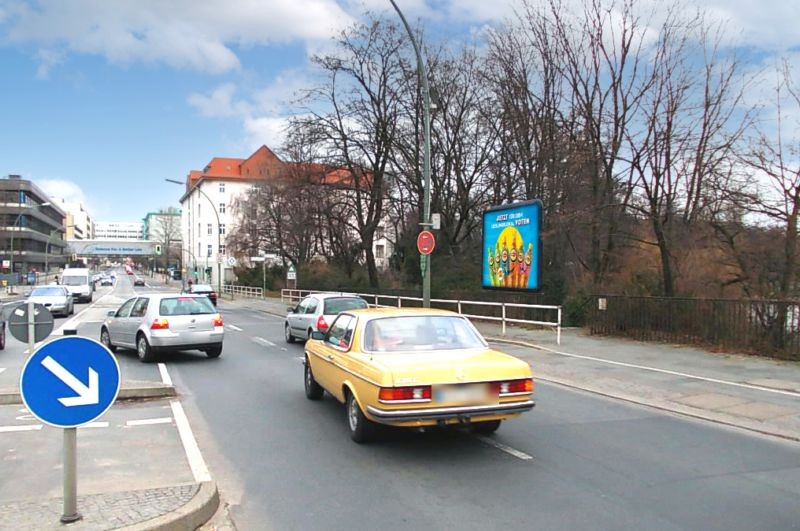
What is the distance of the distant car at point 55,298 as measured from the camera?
28.0 m

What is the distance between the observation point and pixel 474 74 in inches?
1194

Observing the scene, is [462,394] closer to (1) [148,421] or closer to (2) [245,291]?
(1) [148,421]

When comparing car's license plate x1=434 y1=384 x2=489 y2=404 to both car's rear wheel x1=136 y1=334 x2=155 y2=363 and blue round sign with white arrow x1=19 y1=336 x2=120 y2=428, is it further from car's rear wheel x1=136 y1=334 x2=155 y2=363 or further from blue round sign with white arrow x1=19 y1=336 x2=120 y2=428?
car's rear wheel x1=136 y1=334 x2=155 y2=363

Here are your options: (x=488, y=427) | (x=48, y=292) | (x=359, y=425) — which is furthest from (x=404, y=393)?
(x=48, y=292)

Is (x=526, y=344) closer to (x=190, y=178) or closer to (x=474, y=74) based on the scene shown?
(x=474, y=74)

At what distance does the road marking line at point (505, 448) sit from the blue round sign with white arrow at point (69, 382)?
3.81m

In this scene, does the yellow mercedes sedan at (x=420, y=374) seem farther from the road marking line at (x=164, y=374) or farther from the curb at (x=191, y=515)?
the road marking line at (x=164, y=374)

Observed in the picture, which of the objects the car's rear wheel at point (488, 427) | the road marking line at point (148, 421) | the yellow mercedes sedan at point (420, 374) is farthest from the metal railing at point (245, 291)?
the car's rear wheel at point (488, 427)

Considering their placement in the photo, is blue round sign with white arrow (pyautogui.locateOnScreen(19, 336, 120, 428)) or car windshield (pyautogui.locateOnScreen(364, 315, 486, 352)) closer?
blue round sign with white arrow (pyautogui.locateOnScreen(19, 336, 120, 428))

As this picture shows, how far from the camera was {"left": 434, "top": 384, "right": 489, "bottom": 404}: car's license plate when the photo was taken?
5.96 metres

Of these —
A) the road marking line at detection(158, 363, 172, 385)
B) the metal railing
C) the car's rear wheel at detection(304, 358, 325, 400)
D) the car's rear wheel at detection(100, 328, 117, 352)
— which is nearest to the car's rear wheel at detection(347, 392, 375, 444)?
the car's rear wheel at detection(304, 358, 325, 400)

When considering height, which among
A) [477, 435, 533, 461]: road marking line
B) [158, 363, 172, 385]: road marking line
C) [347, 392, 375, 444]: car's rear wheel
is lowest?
[158, 363, 172, 385]: road marking line

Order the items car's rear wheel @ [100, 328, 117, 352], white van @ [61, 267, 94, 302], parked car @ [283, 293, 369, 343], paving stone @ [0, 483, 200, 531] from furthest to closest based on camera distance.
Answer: white van @ [61, 267, 94, 302] < parked car @ [283, 293, 369, 343] < car's rear wheel @ [100, 328, 117, 352] < paving stone @ [0, 483, 200, 531]

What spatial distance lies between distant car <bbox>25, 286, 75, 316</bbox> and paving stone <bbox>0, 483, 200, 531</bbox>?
1027 inches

□ □ □ □ □

__Problem description__
Turn everything in the listing from the line containing "Order the items" down to the end into a two-column CSV with the headers prompt_text and answer. Give each answer its own row beside the text it answers, with every field in double quotes and any line breaks replaced by spaces.

__Result below__
prompt_text,answer
"Order the items car's rear wheel @ [100, 328, 117, 352], white van @ [61, 267, 94, 302], parked car @ [283, 293, 369, 343], paving stone @ [0, 483, 200, 531] from furthest to closest based on camera distance. Answer:","white van @ [61, 267, 94, 302] < parked car @ [283, 293, 369, 343] < car's rear wheel @ [100, 328, 117, 352] < paving stone @ [0, 483, 200, 531]"
"What spatial distance lies between distant car <bbox>25, 286, 75, 316</bbox> and paving stone <bbox>0, 483, 200, 531</bbox>?","1027 inches"